E’ ispirato al racconto Farfalle di Ian Mc Ewan Foglie di cemento, cortometraggio italiano (15′) in concorso a Rotterdam 2003.
Lo firma l’esordiente 39enne Fabio Sonzogni, architetto bergamasco, attore e regista teatrale, che lo ha scritto a 4 mani con Mauro Babini.
In scena il fatale triangolo tra un’angelica bambina e due adulti, uno dei quali ha il corpo alto, scarno e fibroso di Franco Pistoni, straordinario performer della Societas Raffaello Sanzio (l’ormai storica compagnia che ha sovvertito le regole del teatro) già visto in Il nome della rosa.
Con le fantasmatiche movenze di Pistoni e l’abile uso della steadycam, il corto – “inquietante come il volo di una farfalla nera” per la giuria dell’ultimo Genova Film Festival che gli ha attribuito il primo premio – ha varcato i confini arrivando nelle sale di Madrid e in Francia con la partecipazione, in questi giorni, al Festival Premiers Plans di Angers.
In attesa di misurarsi anche con l’esigente platea olandese, Sonzogni è impegnato, sempre con Babini, nella sceneggiatura di un lungometraggio tratta da un racconto di Balzac.
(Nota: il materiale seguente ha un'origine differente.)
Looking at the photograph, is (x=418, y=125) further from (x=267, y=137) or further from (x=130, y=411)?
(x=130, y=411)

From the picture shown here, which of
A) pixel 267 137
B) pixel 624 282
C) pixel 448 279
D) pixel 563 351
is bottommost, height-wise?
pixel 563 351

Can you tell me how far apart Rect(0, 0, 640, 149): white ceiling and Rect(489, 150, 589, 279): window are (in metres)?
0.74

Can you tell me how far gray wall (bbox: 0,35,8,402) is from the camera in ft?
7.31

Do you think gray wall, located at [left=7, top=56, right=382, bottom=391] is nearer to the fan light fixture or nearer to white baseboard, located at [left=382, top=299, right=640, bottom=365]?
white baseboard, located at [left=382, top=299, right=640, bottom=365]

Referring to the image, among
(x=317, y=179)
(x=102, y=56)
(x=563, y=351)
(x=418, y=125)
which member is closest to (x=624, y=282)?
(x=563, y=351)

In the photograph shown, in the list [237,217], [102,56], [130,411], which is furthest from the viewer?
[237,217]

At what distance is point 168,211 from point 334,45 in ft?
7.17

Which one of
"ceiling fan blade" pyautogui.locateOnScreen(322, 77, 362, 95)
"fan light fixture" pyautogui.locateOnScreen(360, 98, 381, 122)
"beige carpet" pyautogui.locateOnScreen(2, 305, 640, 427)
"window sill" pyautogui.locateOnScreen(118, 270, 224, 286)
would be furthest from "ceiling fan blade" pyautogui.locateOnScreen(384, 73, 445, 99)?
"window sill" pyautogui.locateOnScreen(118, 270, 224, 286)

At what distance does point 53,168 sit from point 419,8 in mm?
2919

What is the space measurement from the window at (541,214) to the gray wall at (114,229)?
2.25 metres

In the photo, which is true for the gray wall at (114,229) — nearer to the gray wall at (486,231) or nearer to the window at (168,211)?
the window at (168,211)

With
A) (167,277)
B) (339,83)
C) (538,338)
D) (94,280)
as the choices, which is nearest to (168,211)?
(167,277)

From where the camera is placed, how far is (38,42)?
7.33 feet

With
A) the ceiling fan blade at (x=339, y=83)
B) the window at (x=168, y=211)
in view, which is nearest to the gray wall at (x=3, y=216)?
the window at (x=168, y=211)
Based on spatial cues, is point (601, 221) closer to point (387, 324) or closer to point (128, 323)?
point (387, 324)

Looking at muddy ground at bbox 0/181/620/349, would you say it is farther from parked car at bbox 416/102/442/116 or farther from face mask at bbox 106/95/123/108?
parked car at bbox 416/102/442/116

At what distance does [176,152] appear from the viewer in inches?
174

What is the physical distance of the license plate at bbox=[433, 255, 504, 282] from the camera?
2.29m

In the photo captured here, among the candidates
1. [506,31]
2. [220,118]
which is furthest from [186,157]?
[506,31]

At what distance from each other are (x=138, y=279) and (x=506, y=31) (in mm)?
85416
Un progetto che vorrebbe realizzare in Francia con un’attrice d’oltralpe.
Il tuo corto evoca il tema della pedofilia …
Sì, ma non è un film sulla pedofilia. Racconta di un uomo mai nato, un “ipovivo”, che vive rinchiuso in una casa materna, una sorta di utero, e ha un solo obiettivo: la morte. Per raggiungerla prima deve nascere e per farlo ha bisogno di incontrare una bambina iperviva. Ho scelto il tema due anni fa leggendo un’intervista a Stanley Kubrick che a chi gli chiedeva qual è il libro giusto da tradurre in immagini rispondeva: “quello che ti ha colpito di più”. Nel mio caso si trattava di Farfalle anche se il protagonista e il finale del cortometraggio sono piuttosto diversi. I luoghi di cui parlava Mc Ewan mi hanno ricordato Crespi D’Adda, un piccolo villaggio operaio del bergamasco che frequentavo da bambino. Un posto magico, dall’architettura industriale e una strana aria di morte, perfetto come ambientazione.
Come è stato accolto il corto in festival italiani e non?
Da noi una giurata ha detto: “Non dobbiamo dare al regista nessun premio perché dobbiamo impedirgli di fare altri film”. Ma nonostante questo giudizio moralista ho vinto. In un’altra occasione sono stato pesantemente insultato da quelli che poi ho scoperto essere due registi. All’estero la reazione è completamente diversa: ho presentato Foglie di cemento in Danimarca, in Irlanda, in Spagna e nessuno ha pensato che la mia fosse un’opera pruriginosa.
In Foglie di cemento c’è una scena che ricorda La mosca di David Cronenberg…
C’è una citazione ma non è frutto di una scelta razionale. Cronenberg è uno dei registi che amo di più. L’ho incontrato al festival di Sitges dove presentava Spider, il cui protagonista ha delle similarità con il mio. Ho dato a David la videocassetta del mio film e da allora ci scriviamo. Ma il mio film è soprattutto un omaggio al cinema francese, in particolare a Au hasard Balthazar, un film del 1966 di Robert Bresson. Ho optato per il bianco e nero per sottrarmi al realismo. Era una necessità raccontare una storia epica, senza cadere nel cliché televisivo.